__Given text__.
★ ★ ★ ★ ★

So basically I notice what you guys telling me are to go for the newer quads.  I'm assuming the newer quads are the 45nm ones with the FSB of 1333mhz, that compared to the Q6600 which is 65nm and 1066mhz???  I'm assuming the 45nm overclock way better, corret?

Also as far as motherboards, I currently have an ASUS and I love it, I just don't know if for the Intel field there are better choices out there.


----------



## Chicken Patty (Aug 13, 2008)

BarbaricSoul said:


> CPU wise, for a quad, you can't go wrong with the q6600. But if you can afford it, I recommend getting one of the newer quads, atleast a q9450. Also, keep in mind, nahalem is suppose to be released next month. The 1st nahalem chip to be released is gonna be a $300-350 2.66 gig quad that is suppose to be about 20% faster than the $1500 qx9770. Definently worth waiting for IMHO. Even if you don't buy a nahalem chip, prices on all current chips are gonna drop like rocks when nahalem is released.
> 
> As for a motherboard(and this is if your not waiting for nahalem), I've always been a fan of nvidia chipsets. Currently I'm using a EVGA 750ftw motherboard. Great board IMHO. Same performance as the 780 chip set board, just has less SATA and USB connections basically. I do have to mention though that some people have a issue with the 7xx chipsets and watching videos. Personally, I have experienced this issue a total of 2 times in the almost 6 months I've had this board, so it really isn't a concern for me. I do watch alot of videos and movies on my computer(youtube,tvlinks,DVD's, and ebaumsworld). If you want to go with a SLI board, this is my recommendation http://www.newegg.com/Product/Product.aspx?Item=N82E16813188026
> 
> If you want to go with ATI video cards and have the option to go cross-fire, the Asus P5 motherboards are a favorite on these forums. Solid board with great performance. Just pick one that fits your budget and performance needs. http://www.newegg.com/Product/ProductList.aspx?Submit=ENE&N=2000200280+50001315+107172615&name=ASUS



I will not be ready to order by the time Nehalem comes out, still got some research to do and have to save up some money for this.  HOwever, is the Nehalem going to be socket LGA 775 as well?

★ ★ ★ ★ ★

__Information shown__.
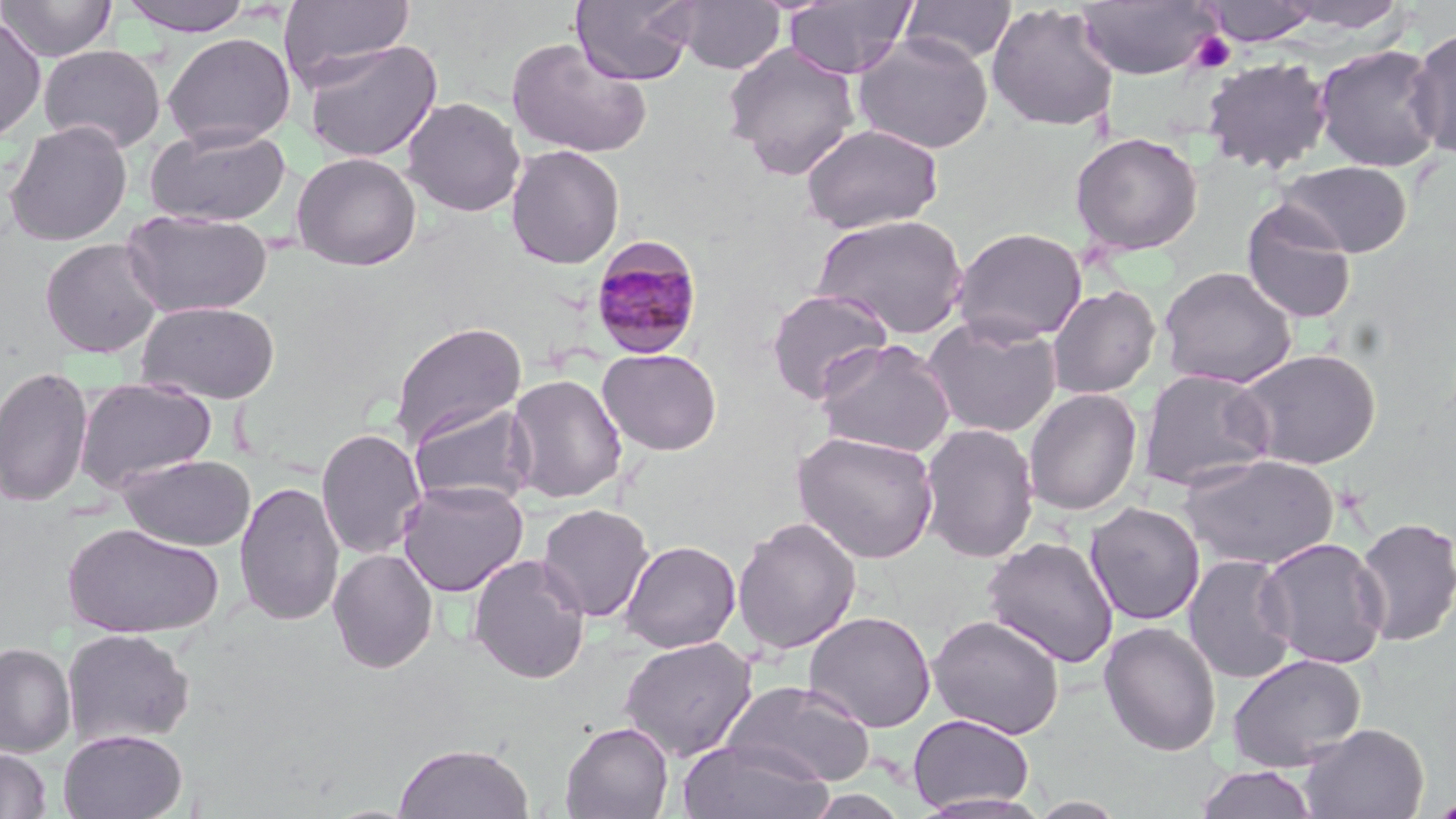

Summary:
  - Coordinate format: approximate bounding boxes as named x1/y1/x2/y2 corners in pixels
  - Plasmodium malariae-infected red blood cell locations: (x1=588, y1=236, x2=705, y2=360)
  - Uninfected red blood cell locations: (x1=0, y1=0, x2=116, y2=61), (x1=118, y1=0, x2=256, y2=36), (x1=277, y1=0, x2=415, y2=89), (x1=571, y1=0, x2=699, y2=86), (x1=672, y1=0, x2=786, y2=75), (x1=783, y1=0, x2=917, y2=79), (x1=901, y1=0, x2=1016, y2=65), (x1=1200, y1=0, x2=1320, y2=45), (x1=1075, y1=1, x2=1219, y2=80), (x1=1276, y1=1, x2=1409, y2=34), (x1=986, y1=2, x2=1119, y2=132), (x1=0, y1=17, x2=47, y2=142), (x1=1406, y1=27, x2=1456, y2=160), (x1=163, y1=32, x2=296, y2=150), (x1=853, y1=32, x2=995, y2=154), (x1=506, y1=37, x2=652, y2=159), (x1=301, y1=38, x2=442, y2=163), (x1=722, y1=42, x2=861, y2=180), (x1=1312, y1=43, x2=1445, y2=173), (x1=38, y1=44, x2=166, y2=153), (x1=1201, y1=56, x2=1333, y2=174), (x1=402, y1=97, x2=526, y2=217), (x1=4, y1=120, x2=132, y2=246), (x1=802, y1=122, x2=943, y2=233), (x1=144, y1=124, x2=292, y2=227), (x1=1069, y1=131, x2=1204, y2=256), (x1=506, y1=144, x2=625, y2=270), (x1=292, y1=152, x2=422, y2=271), (x1=1278, y1=160, x2=1413, y2=258), (x1=1241, y1=200, x2=1358, y2=325), (x1=121, y1=209, x2=273, y2=318), (x1=812, y1=213, x2=969, y2=339), (x1=951, y1=227, x2=1088, y2=345), (x1=40, y1=238, x2=164, y2=358), (x1=1159, y1=266, x2=1297, y2=389), (x1=1047, y1=284, x2=1161, y2=399), (x1=765, y1=289, x2=894, y2=405), (x1=138, y1=300, x2=281, y2=404), (x1=922, y1=315, x2=1063, y2=437), (x1=390, y1=321, x2=526, y2=447), (x1=816, y1=338, x2=956, y2=457), (x1=1232, y1=346, x2=1383, y2=471), (x1=597, y1=348, x2=722, y2=456), (x1=0, y1=365, x2=94, y2=508), (x1=1138, y1=369, x2=1275, y2=493), (x1=506, y1=373, x2=628, y2=504), (x1=74, y1=379, x2=218, y2=493), (x1=1023, y1=388, x2=1142, y2=516), (x1=407, y1=402, x2=536, y2=509), (x1=918, y1=423, x2=1040, y2=564), (x1=315, y1=426, x2=428, y2=560), (x1=793, y1=430, x2=939, y2=563), (x1=1179, y1=453, x2=1340, y2=570), (x1=118, y1=454, x2=256, y2=551), (x1=397, y1=479, x2=529, y2=597), (x1=234, y1=480, x2=345, y2=627), (x1=1085, y1=502, x2=1205, y2=626), (x1=536, y1=503, x2=655, y2=623), (x1=1353, y1=515, x2=1456, y2=648), (x1=732, y1=517, x2=862, y2=655), (x1=64, y1=523, x2=224, y2=638), (x1=981, y1=536, x2=1120, y2=669), (x1=1256, y1=537, x2=1390, y2=670), (x1=619, y1=540, x2=741, y2=653), (x1=328, y1=548, x2=439, y2=673), (x1=468, y1=553, x2=591, y2=684), (x1=1183, y1=554, x2=1298, y2=685), (x1=803, y1=610, x2=937, y2=733), (x1=928, y1=613, x2=1066, y2=739), (x1=1098, y1=621, x2=1222, y2=756), (x1=62, y1=628, x2=196, y2=748), (x1=618, y1=636, x2=757, y2=761), (x1=0, y1=642, x2=76, y2=757), (x1=1226, y1=653, x2=1367, y2=772), (x1=722, y1=679, x2=876, y2=788), (x1=907, y1=713, x2=1035, y2=813), (x1=560, y1=721, x2=674, y2=819), (x1=1298, y1=723, x2=1429, y2=818), (x1=58, y1=729, x2=188, y2=819), (x1=677, y1=738, x2=835, y2=819), (x1=393, y1=743, x2=535, y2=819), (x1=0, y1=746, x2=52, y2=819), (x1=1194, y1=765, x2=1320, y2=819), (x1=909, y1=792, x2=1054, y2=819), (x1=1424, y1=795, x2=1456, y2=818)
  - Platelet locations: (x1=1188, y1=31, x2=1236, y2=75)
  - Slide-level diagnosis: Plasmodium malariae
  - Field of view: single
  - Image size: 1456×819 pixels
  - Modality: optical microscopy
  - Stain: May-Grünwald-Giemsa
  - Preparation: thin blood film
  - Magnification: 1000x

★ ★ ★ ★ ★

__Given exercise 1__.
In the forum thread about picking a CPU and motherboard, list every item given in parentheses after "I do watch alot of videos and movies on my computer".
__Given exercise 2__.
Output part of the forum thread about picking a CPU and motherboard. Begin at the words "So basically I" and stop after "way better, corret?".
__Given exercise 3__.
Go on with the forum thread about picking a CPU and motherboard from the point where it stops.

__Result 1__.
youtube, tvlinks, DVD's, ebaumsworld

__Result 2__.
So basically I notice what you guys telling me are to go for the newer quads.  I'm assuming the newer quads are the 45nm ones with the FSB of 1333mhz, that compared to the Q6600 which is 65nm and 1066mhz???  I'm assuming the 45nm overclock way better, corret?

__Result 3__.
----------



## Chicken Patty (Aug 13, 2008)

ALright guys off to work, be back later, keep it coming, I want to have some homework to do when I get back


----------



## BarbaricSoul (Aug 13, 2008)

Chicken Patty said:


> So basically I notice what you guys telling me are to go for the newer quads.  I'm assuming the newer quads are the 45nm ones with the FSB of 1333mhz, that compared to the Q6600 which is 65nm and 1066mhz???  I'm assuming the 45nm overclock way better, corret?
> 
> Also as far as motherboards, I currently have an ASUS and I love it, I just don't know if for the Intel field there are better choices out there.




Yes, we mean the 45nm ones. Thier OC'ing is alittle better than the 65nm cpus, but the main perk to the 45nm cpus is less heat generated and less power consumption. BTW, stay away from the q9300 cpu, it's OC'ability is shit compared to the other because of it's very low multiplier


----------



## BarbaricSoul (Aug 13, 2008)

Chicken Patty said:


> I will not be ready to order by the time Nehalem comes out, still got some research to do and have to save up some money for this.  HOwever, is the Nehalem going to be socket LGA 775 as well?



The change to nahalem is gonna be hugh, just like the change from the pentium cpus to the core2 cpus.

No, with Nahalem, a new socket and chipset is being released for it. LGA775 socket is on it's way out.


----------



## p_o_s_pc (Aug 13, 2008)

another board that might be good is the DFI lanparty DK P45
supports crossfire and almost every DFI board i a clocker with control for about everything in the BIOS.
http://www.newegg.com/Product/Product.aspx?Item=N82E16813136050


----------



## Chicken Patty (Aug 13, 2008)

BarbaricSoul said:


> The change to nahalem is gonna be hugh, just like the change from the pentium cpus to the core2 cpus.
> 
> No, with Nahalem, a new socket and chipset is being released for it. LGA775 socket is on it's way out.



that sucks.  So there basically is no upgrade path to the nehalem, from the LGA 775???


----------



## Chicken Patty (Aug 13, 2008)

BarbaricSoul said:


> Yes, we mean the 45nm ones. Thier OC'ing is alittle better than the 65nm cpus, but the main perk to the 45nm cpus is less heat generated and less power consumption. BTW, stay away from the q9300 cpu, it's OC'ability is shit compared to the other because of it's very low multiplier



got it


----------



## Chicken Patty (Aug 13, 2008)

p_o_s_pc said:


> another board that might be good is the DFI lanparty DK P45
> supports crossfire and almost every DFI board i a clocker with control for about everything in the BIOS.
> http://www.newegg.com/Product/Product.aspx?Item=N82E16813136050



That DFI is looking very nice.  Definetely on my mind.


----------



## pepsi71ocean (Aug 14, 2008)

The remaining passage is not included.